## Extracted data
────

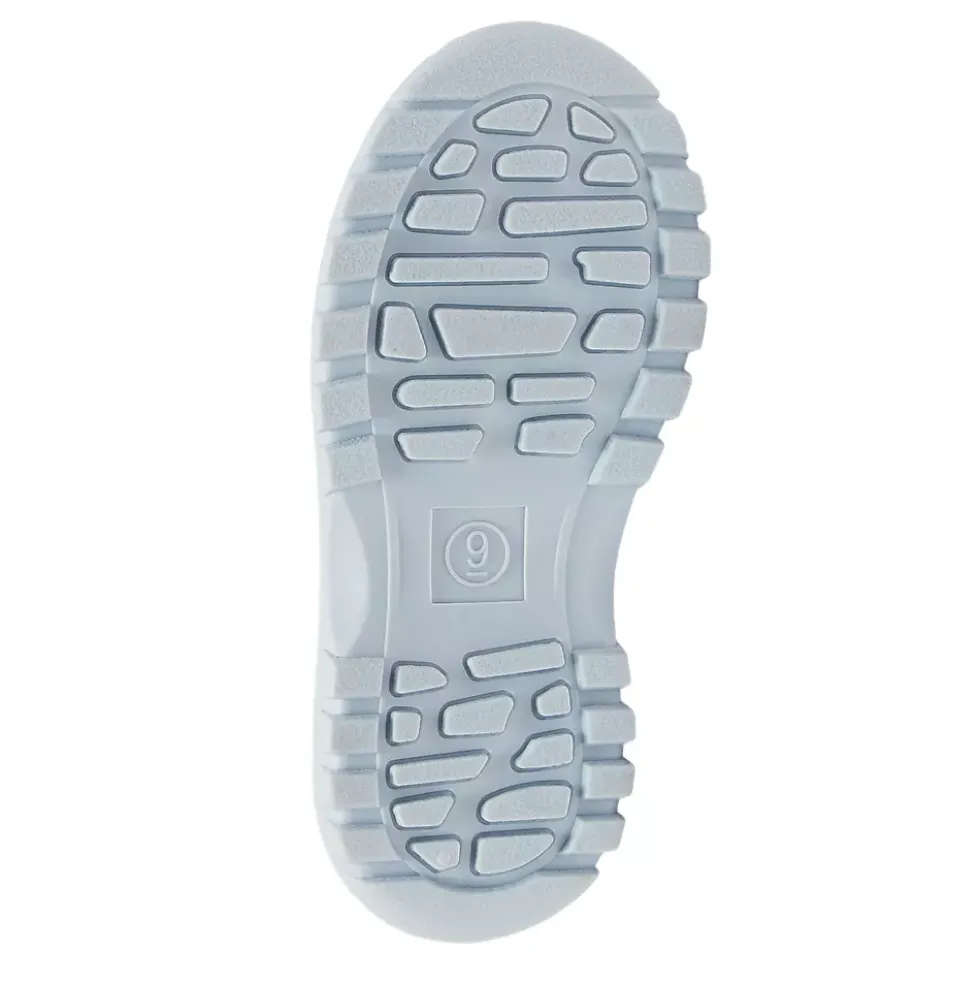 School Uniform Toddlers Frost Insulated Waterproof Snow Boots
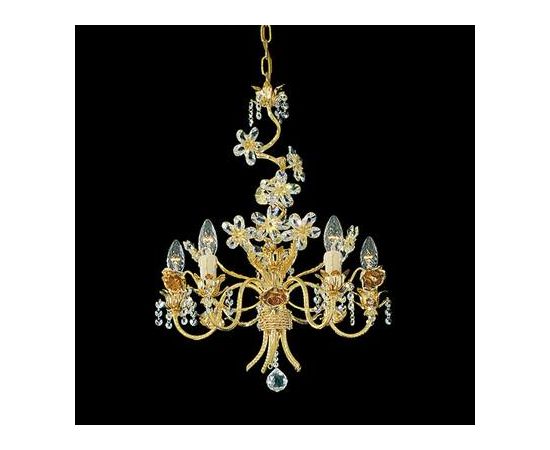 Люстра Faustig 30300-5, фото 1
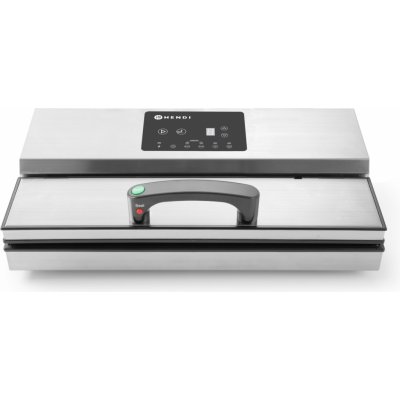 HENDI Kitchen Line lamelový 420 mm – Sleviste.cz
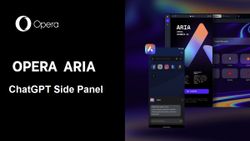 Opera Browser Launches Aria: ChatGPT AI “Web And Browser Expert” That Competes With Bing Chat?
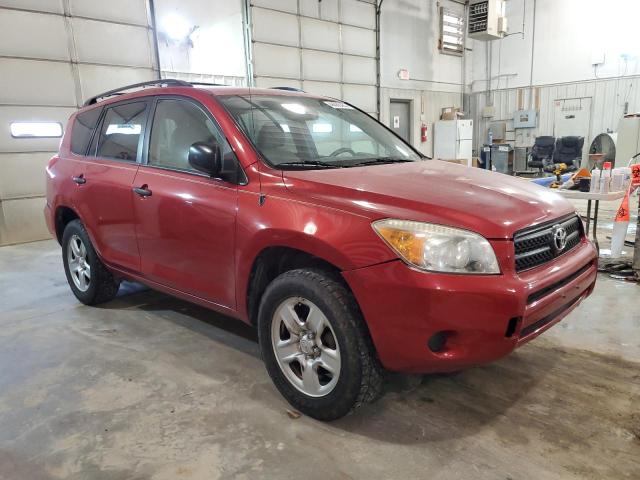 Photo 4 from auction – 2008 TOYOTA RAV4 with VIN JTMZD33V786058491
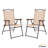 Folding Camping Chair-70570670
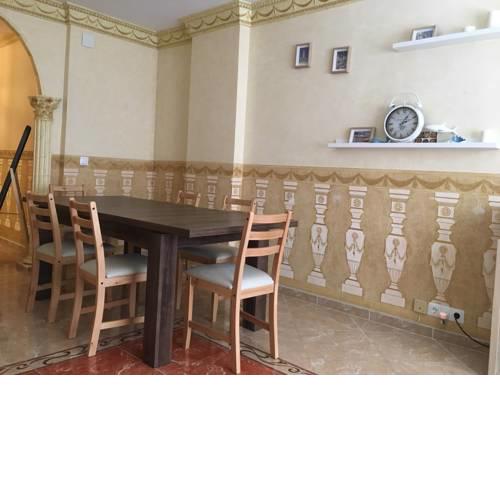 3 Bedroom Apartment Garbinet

────

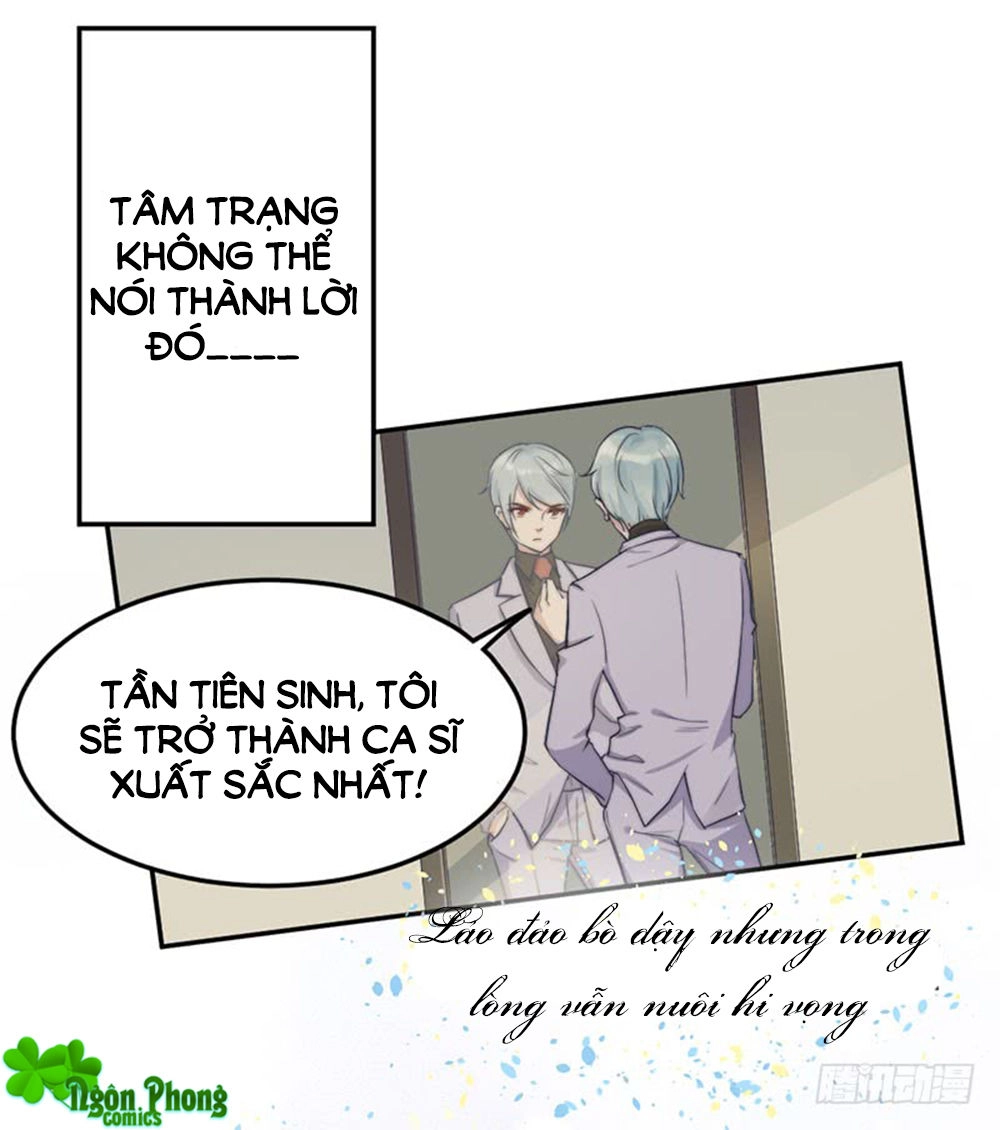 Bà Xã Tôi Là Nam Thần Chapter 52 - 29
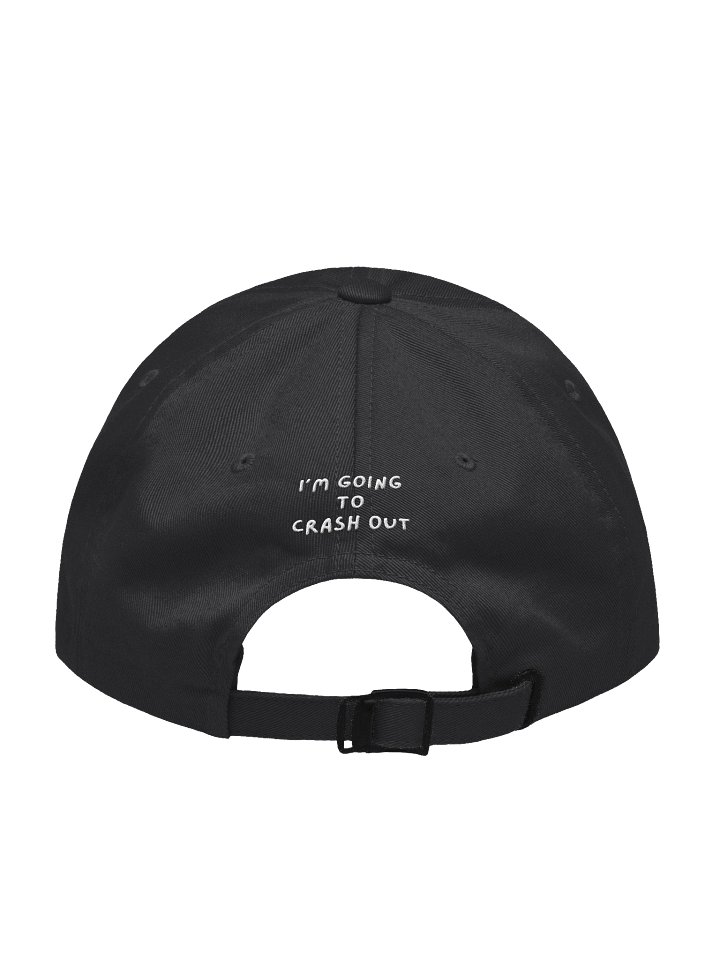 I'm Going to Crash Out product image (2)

────

## Prompt
Look above for the line with "School Uniform Toddlers" and the line with "3 Bedroom Apartment Garbinet". Copy them and every line between, exactly, but no pictures.

## Solution
 School Uniform Toddlers Frost Insulated Waterproof Snow Boots
 Люстра Faustig 30300-5, фото 1
 HENDI Kitchen Line lamelový 420 mm – Sleviste.cz
 Opera Browser Launches Aria: ChatGPT AI “Web And Browser Expert” That Competes With Bing Chat?
 Photo 4 from auction – 2008 TOYOTA RAV4 with VIN JTMZD33V786058491
 Folding Camping Chair-70570670
 3 Bedroom Apartment Garbinet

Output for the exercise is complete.